Sterling, a lawyer who worked at the CIA from 1993 to 2002, was arrested in St. Louis near where he lives.From 1998 through mid-2000, he was assigned to a classified clandestine program that conducted intelligence activities about the weapons capabilities of certain countries, the Justice Department said in announcing the indictment against Sterling.

Perhaps the CIA's Security Section should take more of an interest in reading our 2006 posting. Oh, well. We realized it is currently politically incorrect to avoid grief by rational means. Unfortunately, resultant grief always adds job security for members of the bar.


Saturday, December 18, 2010

No Disbarment Applies

Since the May 26, 2005, inception of Lawyer Kickers pro bono, the following quotation has appeared above in our header:
Well-connected local people probably don't get prosecuted as much. That's just endemic in government, including lawyers and judges. People don't like to prosecute their friends. - Professor John Corkery of the James Madison Law School in Chicago

Readers may find the following outcome interesting, if not credulity-stretching.

It involves a lawyer who, by pleading guilty in 2005 to making a false entry in financial records, avoided retrial on securities and bank fraud charges. Adelphia Communications Corporation founded by his father went bankrupt after the father and another son pilfered millions of dollars from the company and hid its debt from investors, prosecutors had alleged.

Father and son Timothy were convicted in June 2005. The father was sentenced to 15 years in prison. Timothy received a 20-year sentence. They lost an appeal in 2007.
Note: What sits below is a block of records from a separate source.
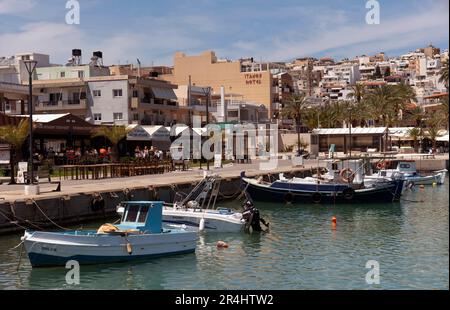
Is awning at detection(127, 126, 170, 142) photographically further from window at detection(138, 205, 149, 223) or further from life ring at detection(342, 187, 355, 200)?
window at detection(138, 205, 149, 223)

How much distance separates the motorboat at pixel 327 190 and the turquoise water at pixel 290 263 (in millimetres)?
10646

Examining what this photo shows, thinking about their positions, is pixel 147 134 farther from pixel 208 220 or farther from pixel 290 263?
pixel 290 263

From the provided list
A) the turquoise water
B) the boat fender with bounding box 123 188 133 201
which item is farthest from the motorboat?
the boat fender with bounding box 123 188 133 201

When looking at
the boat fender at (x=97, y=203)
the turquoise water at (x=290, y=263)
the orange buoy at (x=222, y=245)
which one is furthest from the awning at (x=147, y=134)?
the orange buoy at (x=222, y=245)

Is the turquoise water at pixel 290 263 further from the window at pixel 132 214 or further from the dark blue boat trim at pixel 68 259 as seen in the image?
the window at pixel 132 214

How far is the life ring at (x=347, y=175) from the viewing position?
51531 millimetres

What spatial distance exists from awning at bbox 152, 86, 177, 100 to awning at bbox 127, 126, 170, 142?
15227 millimetres

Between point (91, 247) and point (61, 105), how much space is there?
61.4 meters

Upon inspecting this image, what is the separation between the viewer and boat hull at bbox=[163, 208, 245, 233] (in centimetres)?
3422
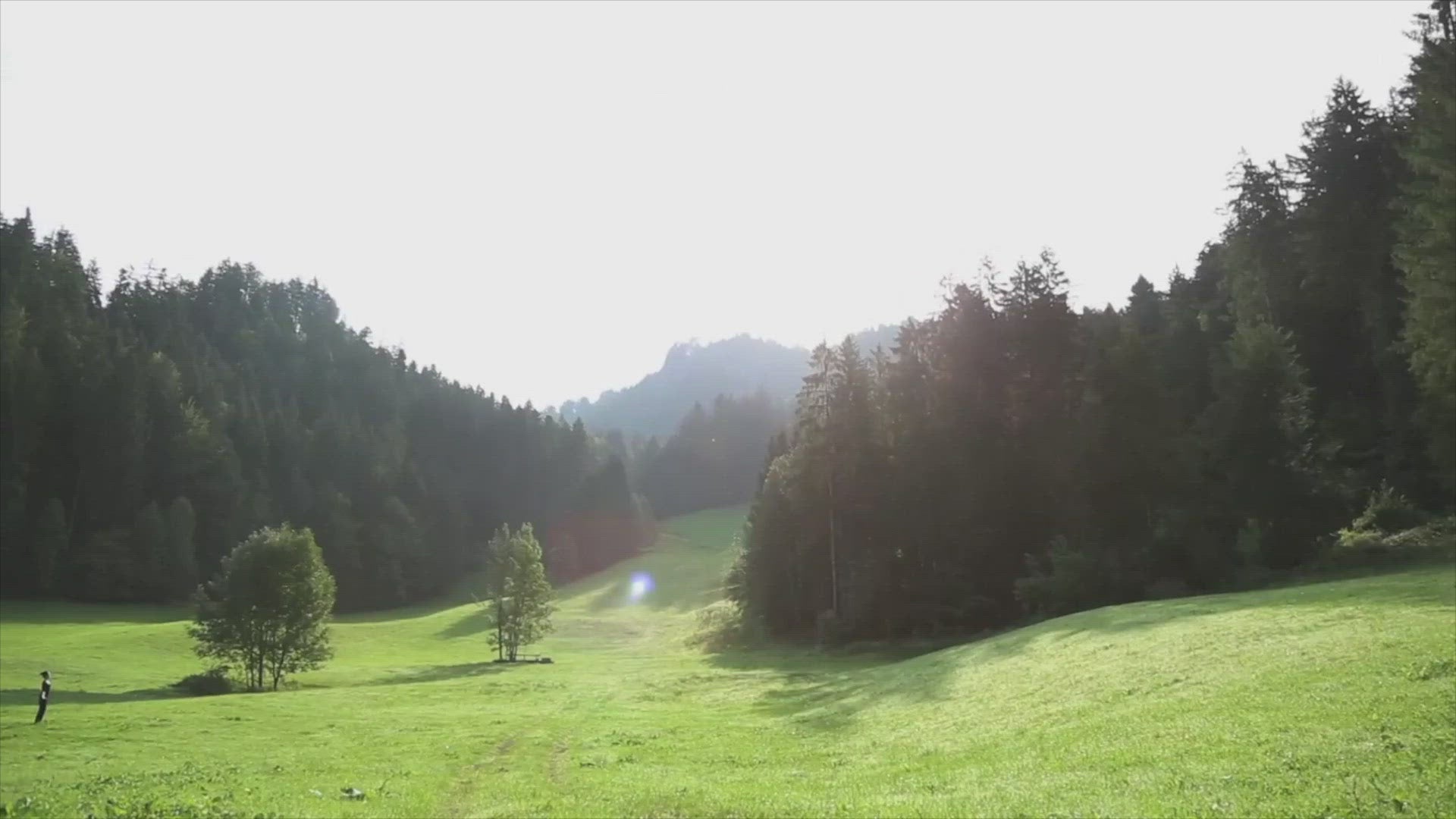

Following the plea of the second son, a lawyer named Michael, the Court of Appeals in 2005 ordered the Board on Professional Responsibility to investigate whether he had violated D.C.’s moral turpitude law when he committed the federal record-keeping crime. The board found that violating the federal law did not, on its face, run afoul of the D.C. moral turpitude law, and referred the case to a hearing committee for full investigation to determine whether relevant facts supported a finding of moral turpitude.

The Court of Appeals found that “a formal contested hearing” by a hearing committee to determine whether the lawyer had committed moral turpitude “would be of little benefit.” It found that since the federal criminal proceeding had not determined that the lawyer-son knowingly signed false documents (a finding needed for moral turpitude), a separate inquiry by a hearing committee was not necessary.

On December 09, 2010, before the hearing committee conducted its full investigation, the D.C. Bar Counsel reached an agreement with Michael to a one year’s suspension of his law license.

OUTCOME (more): Rather than being disbarred, lawyer-son Michael was merely sanctioned for one year.